Recipe: A standalone contribution in recipes/ that adds a specific capability to Open Brain. Not ordered, no learning path. Open for community contributions.

RLS (Row Level Security): A PostgreSQL feature that enforces access control at the row level based on the current database user. Enabled with ALTER TABLE ... ENABLE ROW LEVEL SECURITY and configured with CREATE POLICY statements. Used to ensure users can only see their own data.

Service role key: A Supabase credential (also called the "secret key") that gives full admin access to your database, bypassing all RLS policies. Keep this private. Use only in server-side code (MCP servers, Edge Functions). Never put it in client-side JavaScript or commit it to git.

stdio transport: The MCP transport mode used by extension servers. Claude Desktop starts the MCP server as a subprocess and communicates with it via stdin/stdout pipe. Contrast with HTTP transport (used by the core Open Brain Edge Function).

Supabase: A hosted PostgreSQL platform that bundles database, auto-generated REST API, authentication, Edge Functions, and a web dashboard. The infrastructure layer that Open Brain runs on.

thoughts table: The core database table in Open Brain. Stores all captured knowledge as text (content), a semantic embedding (embedding), and flexible metadata (metadata). Never alter or drop its existing columns.

tsconfig.json: The TypeScript compiler configuration file. Defines how TypeScript source files are compiled to JavaScript output.

TypeScript: A typed superset of JavaScript. Compiled to JavaScript before execution. Adds interfaces, type annotations, and compile-time type checking. Used for all MCP server code in this project.

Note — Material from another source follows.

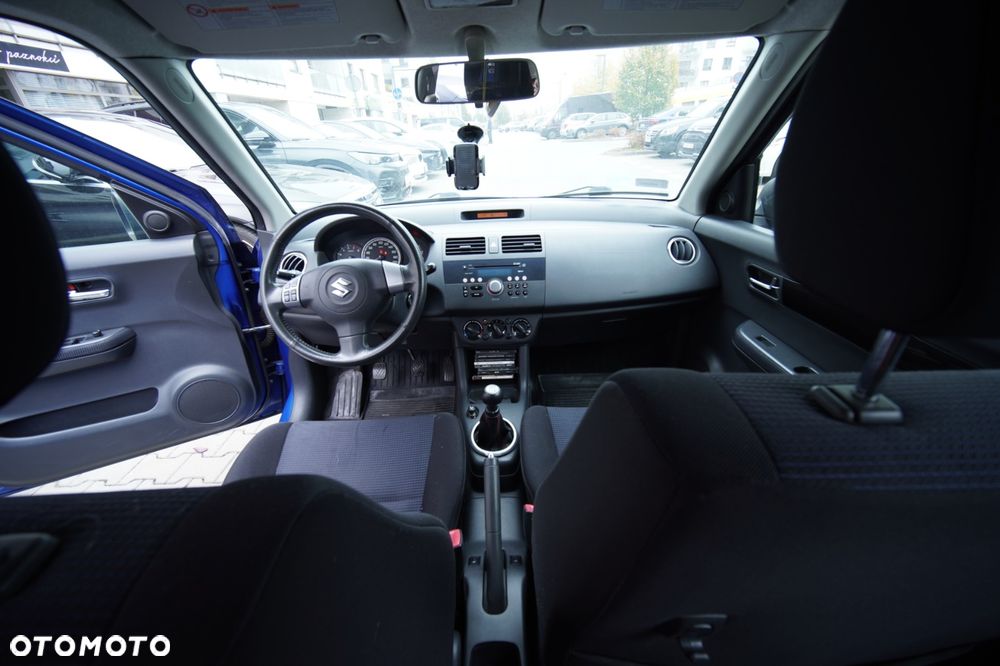 Suzuki Swift - 15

UUID (Universally Unique Identifier): A 128-bit random identifier. Format: 550e8400-e29b-41d4-a716-446655440000. Generated by PostgreSQL's gen_random_uuid(). Used as primary keys for all tables. Never set manually.

vector: An ordered array of floating-point numbers. In Open Brain, vectors have 1,536 dimensions (one for each output of the text-embedding-3-small model). Stored in vector(1536) columns. Used for semantic search.

vector(1536): A pgvector column type storing a 1,536-element float array. The dimension must match the embedding model. If you change models, the dimensions must match.

webhook: An HTTP callback pattern where an external service (Slack, Discord, GitHub) sends a POST request to your server URL when an event occurs. Your Edge Function receives these requests, processes them, and stores the result in Supabase.


This guide was written for Open Brain contributors as of March 2026. As the project evolves, some details may become outdated. If you find an error or gap, submit a [docs] PR to fix it.